Antinociceptive and antipyretic effects of alkaloids extracted from the stem bark of Hunteria zeylanica.

Effects of crude alkaloids extracted from the stem bark of Hunteria zeylanica Gard. (H. zeylanica) on nociceptive responses, capillary permeability, yeast-induced hyperthermia, pentobarbital-induced sleep, and spontaneous motor activity were investigated. Oral administration of 50 mg/kg H. zeylanica alkaloid extract significantly decreased the number of writhings induced by intraperitoneal acetic acid. The extract at 100-200 mg/kg significantly increased nociceptive threshold of the inflamed but not the non-inflamed paw in the Randall-Selitto test. Moreover, in the formalin test, the extract (100 mg/kg) significantly decreased licking activity in the late phase without affecting the activity in the early phase. However, the extract did not produce antinociceptive effect in the hot plate test, while it inhibited increase of vascular permeability induced by acetic acid in the capillary permeability test. Moreover, the extract dose-dependently reduced yeast-induced hyperthermia in rats without affecting normothermia. It did not affect pentobarbital-induced sleep, but significantly increased locomotor activity at 100 mg/kg. These results suggest that H. zeylanica alkaloid extract possesses antinociceptive and antipyretic effects, and that the former effect may be mediated by its anti-inflammatory action.

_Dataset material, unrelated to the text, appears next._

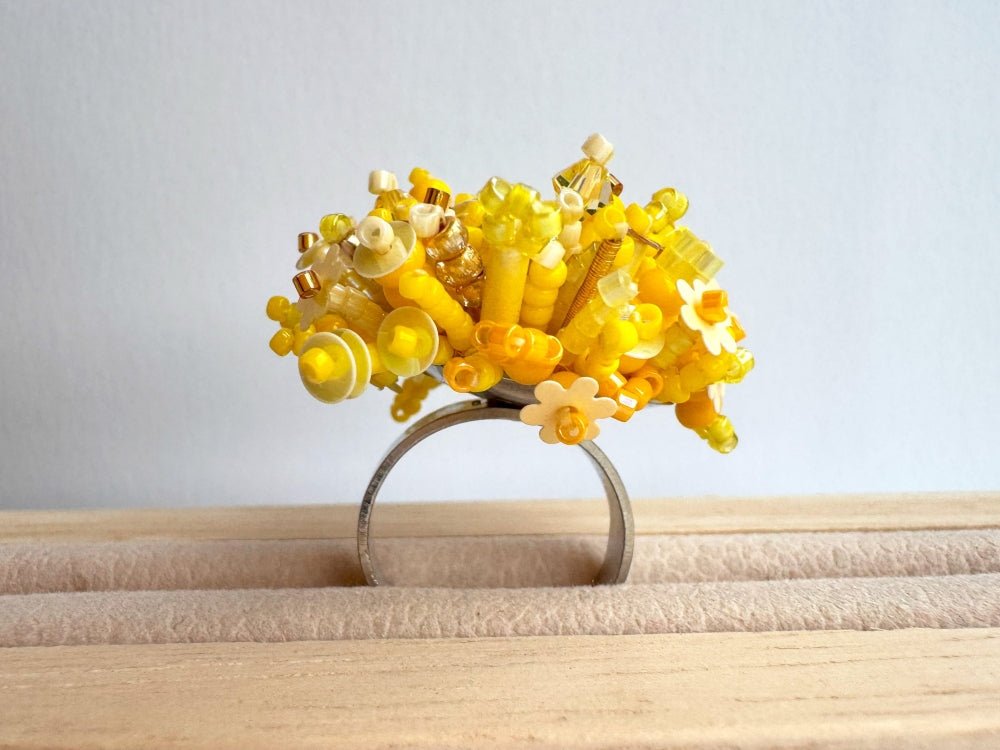 Handmade volume-beaded statement ring with floral design, polymer clay and sequins in yellow hues - Ornamentico shop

Hunterioside, first biose bound monoterpenoid indole alkaloid from Hunteria zeylanica.

A novel glycosidic alkaloid, hunterioside, together with strictosidinic acid was isolated from Hunteria zeylanica, and the structure was found to be 6'-alpha-D-glucoside of strictosidinic acid. This isolation is the first finding of a bioside congener of monoterpenoid indole alkaloid glucosides.